■ DATA FOR THIS EXERCISE ■
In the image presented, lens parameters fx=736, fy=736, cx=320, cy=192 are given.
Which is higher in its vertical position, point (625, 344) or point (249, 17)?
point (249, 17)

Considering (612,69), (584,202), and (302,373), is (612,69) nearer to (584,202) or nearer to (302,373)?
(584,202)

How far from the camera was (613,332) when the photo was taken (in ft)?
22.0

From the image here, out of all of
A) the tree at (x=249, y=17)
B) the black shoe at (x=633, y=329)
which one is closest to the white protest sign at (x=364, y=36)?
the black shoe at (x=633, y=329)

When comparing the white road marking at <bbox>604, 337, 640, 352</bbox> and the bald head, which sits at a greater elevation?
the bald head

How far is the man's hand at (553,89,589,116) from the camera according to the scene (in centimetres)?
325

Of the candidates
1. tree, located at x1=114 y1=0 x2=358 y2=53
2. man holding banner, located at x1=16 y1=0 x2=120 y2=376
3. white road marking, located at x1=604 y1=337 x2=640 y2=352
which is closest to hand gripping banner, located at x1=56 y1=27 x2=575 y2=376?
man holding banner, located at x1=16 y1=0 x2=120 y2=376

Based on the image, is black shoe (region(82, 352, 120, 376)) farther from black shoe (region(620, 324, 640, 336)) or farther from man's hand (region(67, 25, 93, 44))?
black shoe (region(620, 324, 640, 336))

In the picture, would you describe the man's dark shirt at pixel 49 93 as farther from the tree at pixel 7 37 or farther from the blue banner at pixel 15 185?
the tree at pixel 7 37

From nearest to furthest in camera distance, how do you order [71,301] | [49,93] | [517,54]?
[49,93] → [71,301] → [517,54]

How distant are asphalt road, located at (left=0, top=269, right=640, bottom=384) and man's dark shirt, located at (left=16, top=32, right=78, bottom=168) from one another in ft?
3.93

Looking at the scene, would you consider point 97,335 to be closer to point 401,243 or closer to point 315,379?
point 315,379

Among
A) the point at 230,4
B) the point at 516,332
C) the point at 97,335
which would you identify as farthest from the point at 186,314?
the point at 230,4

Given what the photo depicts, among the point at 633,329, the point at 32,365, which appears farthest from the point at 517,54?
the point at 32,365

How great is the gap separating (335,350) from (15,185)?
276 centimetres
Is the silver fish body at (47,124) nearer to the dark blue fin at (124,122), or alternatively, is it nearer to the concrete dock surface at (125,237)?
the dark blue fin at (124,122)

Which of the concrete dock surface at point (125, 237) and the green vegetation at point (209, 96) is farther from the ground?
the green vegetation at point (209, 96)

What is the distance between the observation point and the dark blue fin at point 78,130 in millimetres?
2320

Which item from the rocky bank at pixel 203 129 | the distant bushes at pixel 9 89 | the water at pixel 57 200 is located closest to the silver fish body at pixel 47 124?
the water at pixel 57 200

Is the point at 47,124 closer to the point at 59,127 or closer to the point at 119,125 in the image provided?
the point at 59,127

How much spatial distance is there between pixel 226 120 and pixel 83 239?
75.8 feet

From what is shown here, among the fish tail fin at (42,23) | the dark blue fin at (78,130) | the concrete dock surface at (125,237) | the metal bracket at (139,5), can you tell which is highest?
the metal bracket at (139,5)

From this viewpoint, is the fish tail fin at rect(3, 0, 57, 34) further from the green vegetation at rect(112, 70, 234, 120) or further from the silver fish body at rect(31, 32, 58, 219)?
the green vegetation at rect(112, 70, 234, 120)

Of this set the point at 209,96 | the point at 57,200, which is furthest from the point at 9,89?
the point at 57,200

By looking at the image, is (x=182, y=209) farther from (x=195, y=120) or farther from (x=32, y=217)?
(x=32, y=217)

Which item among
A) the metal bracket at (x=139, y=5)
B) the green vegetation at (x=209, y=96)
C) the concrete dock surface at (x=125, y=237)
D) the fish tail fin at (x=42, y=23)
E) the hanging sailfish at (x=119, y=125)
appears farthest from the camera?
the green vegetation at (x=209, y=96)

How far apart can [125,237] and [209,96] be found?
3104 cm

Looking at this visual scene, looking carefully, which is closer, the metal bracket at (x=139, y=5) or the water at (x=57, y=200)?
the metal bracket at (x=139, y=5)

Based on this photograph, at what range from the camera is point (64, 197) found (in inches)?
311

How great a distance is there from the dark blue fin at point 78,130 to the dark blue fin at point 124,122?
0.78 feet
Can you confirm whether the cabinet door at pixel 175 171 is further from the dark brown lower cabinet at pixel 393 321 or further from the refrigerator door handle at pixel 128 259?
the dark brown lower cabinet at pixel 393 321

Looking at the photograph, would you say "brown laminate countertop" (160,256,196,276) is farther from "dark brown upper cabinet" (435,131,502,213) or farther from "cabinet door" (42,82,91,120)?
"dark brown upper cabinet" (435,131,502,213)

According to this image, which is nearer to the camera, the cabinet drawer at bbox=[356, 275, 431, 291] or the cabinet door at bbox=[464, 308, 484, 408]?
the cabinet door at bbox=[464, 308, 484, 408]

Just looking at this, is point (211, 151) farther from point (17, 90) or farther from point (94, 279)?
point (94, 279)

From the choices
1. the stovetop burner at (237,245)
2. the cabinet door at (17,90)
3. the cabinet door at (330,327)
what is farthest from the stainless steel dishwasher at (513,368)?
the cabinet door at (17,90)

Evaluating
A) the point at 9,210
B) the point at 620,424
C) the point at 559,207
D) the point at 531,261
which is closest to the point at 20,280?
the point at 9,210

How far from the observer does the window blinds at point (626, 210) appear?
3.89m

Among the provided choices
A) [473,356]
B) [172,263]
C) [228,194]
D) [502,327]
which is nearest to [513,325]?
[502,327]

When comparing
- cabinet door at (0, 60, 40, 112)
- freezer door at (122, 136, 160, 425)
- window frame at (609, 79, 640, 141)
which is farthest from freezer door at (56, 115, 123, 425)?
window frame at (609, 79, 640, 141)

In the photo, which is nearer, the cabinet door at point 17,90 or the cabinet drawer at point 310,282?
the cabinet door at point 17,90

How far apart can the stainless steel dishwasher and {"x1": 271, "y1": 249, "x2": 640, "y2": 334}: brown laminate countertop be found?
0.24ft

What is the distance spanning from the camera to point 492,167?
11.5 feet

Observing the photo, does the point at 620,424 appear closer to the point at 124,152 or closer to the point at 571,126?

■ INSTRUCTIONS FOR THE TASK ■
Write out the whole listing exactly.

■ EXERCISE RESULT ■
In the image presented, lens parameters fx=736, fy=736, cx=320, cy=192 are given.
Which is higher in its vertical position, point (625, 344) or point (249, 17)?
point (249, 17)

Considering (612,69), (584,202), and (302,373), is (612,69) nearer to (584,202) or nearer to (302,373)?
(584,202)

How far from the camera was (613,332) when the photo was taken (in ft)?
22.0

From the image here, out of all of
A) the tree at (x=249, y=17)
B) the black shoe at (x=633, y=329)
which one is closest to the white protest sign at (x=364, y=36)?
the black shoe at (x=633, y=329)

When comparing the white road marking at <bbox>604, 337, 640, 352</bbox> and the bald head, which sits at a greater elevation?
the bald head

How far is the man's hand at (553,89,589,116) from the camera according to the scene (in centimetres)?
325

Of the candidates
1. tree, located at x1=114 y1=0 x2=358 y2=53
2. man holding banner, located at x1=16 y1=0 x2=120 y2=376
3. white road marking, located at x1=604 y1=337 x2=640 y2=352
which is closest to hand gripping banner, located at x1=56 y1=27 x2=575 y2=376?
man holding banner, located at x1=16 y1=0 x2=120 y2=376

Based on the image, is black shoe (region(82, 352, 120, 376)) farther from black shoe (region(620, 324, 640, 336)) or farther from man's hand (region(67, 25, 93, 44))?
black shoe (region(620, 324, 640, 336))

In the picture, would you describe the man's dark shirt at pixel 49 93 as farther from the tree at pixel 7 37 or farther from the blue banner at pixel 15 185?
the tree at pixel 7 37

From nearest to furthest in camera distance, how do you order [71,301] | [49,93] | [517,54]?
[49,93] → [71,301] → [517,54]

How distant are asphalt road, located at (left=0, top=269, right=640, bottom=384) and man's dark shirt, located at (left=16, top=32, right=78, bottom=168) from one another in ft?
3.93

Looking at the scene, would you consider point 97,335 to be closer to point 401,243 or closer to point 315,379?
point 315,379

Among
A) the point at 230,4
B) the point at 516,332
C) the point at 97,335
which would you identify as farthest from the point at 186,314?
the point at 230,4

Given what the photo depicts, among the point at 633,329, the point at 32,365, which appears farthest from the point at 517,54?
the point at 32,365

How great is the gap separating (335,350) from (15,185)?
276 centimetres
Is the silver fish body at (47,124) nearer to the dark blue fin at (124,122), or alternatively, is it nearer to the concrete dock surface at (125,237)?
the dark blue fin at (124,122)

Which of the concrete dock surface at point (125, 237) and the green vegetation at point (209, 96) is farther from the ground?
the green vegetation at point (209, 96)

What is the distance between the observation point and the dark blue fin at point 78,130 in millimetres?
2320

Which item from the rocky bank at pixel 203 129 | the distant bushes at pixel 9 89 | the water at pixel 57 200 is located closest to the silver fish body at pixel 47 124?
the water at pixel 57 200

Is the point at 47,124 closer to the point at 59,127 or closer to the point at 119,125 in the image provided?
the point at 59,127

How much spatial distance is there between pixel 226 120 and pixel 83 239?
75.8 feet

From what is shown here, among the fish tail fin at (42,23) | the dark blue fin at (78,130) | the concrete dock surface at (125,237) | the metal bracket at (139,5), can you tell which is highest?
the metal bracket at (139,5)

From this viewpoint, is the fish tail fin at rect(3, 0, 57, 34) further from the green vegetation at rect(112, 70, 234, 120) or further from the silver fish body at rect(31, 32, 58, 219)?
the green vegetation at rect(112, 70, 234, 120)

Of this set the point at 209,96 | the point at 57,200, which is furthest from the point at 9,89?
the point at 57,200

By looking at the image, is (x=182, y=209) farther from (x=195, y=120) or farther from (x=32, y=217)?
(x=32, y=217)

Which item among
A) the metal bracket at (x=139, y=5)
B) the green vegetation at (x=209, y=96)
C) the concrete dock surface at (x=125, y=237)
D) the fish tail fin at (x=42, y=23)
E) the hanging sailfish at (x=119, y=125)
appears farthest from the camera?
the green vegetation at (x=209, y=96)

How far apart can [125,237] and [209,96] be found?
3104 cm

Looking at this visual scene, looking carefully, which is closer, the metal bracket at (x=139, y=5) or the water at (x=57, y=200)?
the metal bracket at (x=139, y=5)

Based on this photograph, at what range from the camera is point (64, 197) found (in inches)?
311

How great a distance is there from the dark blue fin at point 78,130 to the dark blue fin at point 124,122?
0.78 feet
Can you confirm whether the cabinet door at pixel 175 171 is further from the dark brown lower cabinet at pixel 393 321 or further from the refrigerator door handle at pixel 128 259?
the dark brown lower cabinet at pixel 393 321

Looking at the photograph, would you say "brown laminate countertop" (160,256,196,276) is farther from "dark brown upper cabinet" (435,131,502,213) or farther from "cabinet door" (42,82,91,120)?
"dark brown upper cabinet" (435,131,502,213)

According to this image, which is nearer to the camera, the cabinet drawer at bbox=[356, 275, 431, 291] or the cabinet door at bbox=[464, 308, 484, 408]?
the cabinet door at bbox=[464, 308, 484, 408]

Just looking at this, is point (211, 151) farther from point (17, 90) or farther from point (94, 279)?
point (94, 279)

From the choices
1. the stovetop burner at (237,245)
2. the cabinet door at (17,90)
3. the cabinet door at (330,327)
what is farthest from the stainless steel dishwasher at (513,368)?
the cabinet door at (17,90)

Evaluating
A) the point at 9,210
B) the point at 620,424
C) the point at 559,207
D) the point at 531,261
which is closest to the point at 20,280?
the point at 9,210

How far from the observer does the window blinds at point (626, 210) appear?
3.89m

Among the provided choices
A) [473,356]
B) [172,263]
C) [228,194]
D) [502,327]
which is nearest to [513,325]?
[502,327]

When comparing
- cabinet door at (0, 60, 40, 112)
- freezer door at (122, 136, 160, 425)
- window frame at (609, 79, 640, 141)
which is farthest from freezer door at (56, 115, 123, 425)?
window frame at (609, 79, 640, 141)

In the photo, which is nearer, the cabinet door at point 17,90 or the cabinet drawer at point 310,282?
the cabinet door at point 17,90

How far apart can the stainless steel dishwasher and {"x1": 271, "y1": 249, "x2": 640, "y2": 334}: brown laminate countertop be found?
0.24ft

What is the distance spanning from the camera to point 492,167?
11.5 feet

Observing the photo, does the point at 620,424 appear closer to the point at 124,152 or closer to the point at 571,126?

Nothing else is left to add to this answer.